Results: A total of 126 patients with SAB were reviewed. The case fatality ratio among these patients was 20.6% (95% confidence interval [CI]: 13.9–28.8); this was similar for methicillin-sensitive S. aureus and methicillin-resistant S. aureus (p = 0.154). Almost half (49.2%) were community acquired, and these were chiefly associated with skin and soft tissue infections (45.2%), while most healthcare-associated community-acquired infections (18.3%) and nosocomial-related infections (32.5%) were associated with short-term venous catheterisation (40.6%). The most common risk factors for acquiring a SAB were prior hospitalisation in the last 90 days (27.8%), the presence of an invasive device (26.2%) and receipt of haemodialysis (15.1%).

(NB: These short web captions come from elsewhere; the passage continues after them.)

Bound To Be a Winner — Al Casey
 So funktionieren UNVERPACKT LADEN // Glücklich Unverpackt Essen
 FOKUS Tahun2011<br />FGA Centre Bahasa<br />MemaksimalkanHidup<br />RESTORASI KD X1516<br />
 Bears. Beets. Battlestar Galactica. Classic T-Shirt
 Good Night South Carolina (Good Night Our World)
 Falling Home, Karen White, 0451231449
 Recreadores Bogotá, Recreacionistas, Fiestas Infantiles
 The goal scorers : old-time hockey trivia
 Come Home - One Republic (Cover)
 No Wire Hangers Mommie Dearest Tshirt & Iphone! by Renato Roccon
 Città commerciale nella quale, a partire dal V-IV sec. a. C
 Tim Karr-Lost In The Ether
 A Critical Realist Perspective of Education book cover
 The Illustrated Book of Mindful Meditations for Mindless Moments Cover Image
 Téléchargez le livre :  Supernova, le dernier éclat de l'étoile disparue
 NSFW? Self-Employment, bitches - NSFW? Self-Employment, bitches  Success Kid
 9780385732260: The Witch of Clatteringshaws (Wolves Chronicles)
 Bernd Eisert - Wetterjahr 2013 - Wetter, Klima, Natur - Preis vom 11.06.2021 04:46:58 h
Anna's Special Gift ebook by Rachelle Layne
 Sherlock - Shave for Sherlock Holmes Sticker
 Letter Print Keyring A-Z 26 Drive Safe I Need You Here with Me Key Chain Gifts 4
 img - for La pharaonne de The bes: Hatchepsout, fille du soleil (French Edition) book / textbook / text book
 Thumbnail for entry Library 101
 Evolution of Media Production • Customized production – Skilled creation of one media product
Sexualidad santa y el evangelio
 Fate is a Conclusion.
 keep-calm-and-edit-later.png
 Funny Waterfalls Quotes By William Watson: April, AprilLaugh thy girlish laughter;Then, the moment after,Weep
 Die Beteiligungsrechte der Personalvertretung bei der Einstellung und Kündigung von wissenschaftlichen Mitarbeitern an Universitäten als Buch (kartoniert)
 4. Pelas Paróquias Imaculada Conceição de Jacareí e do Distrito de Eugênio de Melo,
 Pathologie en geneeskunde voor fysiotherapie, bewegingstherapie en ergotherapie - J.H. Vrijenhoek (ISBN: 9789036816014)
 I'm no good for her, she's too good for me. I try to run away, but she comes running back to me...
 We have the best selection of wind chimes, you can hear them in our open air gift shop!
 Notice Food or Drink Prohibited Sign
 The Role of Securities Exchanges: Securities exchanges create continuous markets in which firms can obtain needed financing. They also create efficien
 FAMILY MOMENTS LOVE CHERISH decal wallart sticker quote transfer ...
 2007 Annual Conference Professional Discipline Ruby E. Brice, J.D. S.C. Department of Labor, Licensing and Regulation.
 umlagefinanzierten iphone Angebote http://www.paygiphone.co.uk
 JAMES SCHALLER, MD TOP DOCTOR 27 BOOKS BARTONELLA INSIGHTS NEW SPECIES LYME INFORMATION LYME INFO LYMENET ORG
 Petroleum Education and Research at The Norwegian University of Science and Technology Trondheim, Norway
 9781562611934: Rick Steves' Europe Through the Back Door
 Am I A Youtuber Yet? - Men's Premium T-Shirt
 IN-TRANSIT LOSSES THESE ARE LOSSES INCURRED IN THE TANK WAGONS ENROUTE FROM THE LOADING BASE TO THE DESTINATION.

Having hypertension (adjusted odds ratio: 5.55 [95% CI: 1.31–23.55]) and being recently hospitalised (adjusted odds ratio: 11.88 [95% CI: 1.84–26.99]) were associated with statistically significant increased odds of death.

Conclusion: SAB-associated all-cause mortality remains high in a middle-income tertiary hospital setting, albeit with a case fatality ratio comparable to that seen in high-income countries.

Contribution: Our study suggests that acceptable outcomes are achievable in tertiary middle-income settings provided there is access to resources including infectious diseases consultation, echocardiograms and basic infection control practices.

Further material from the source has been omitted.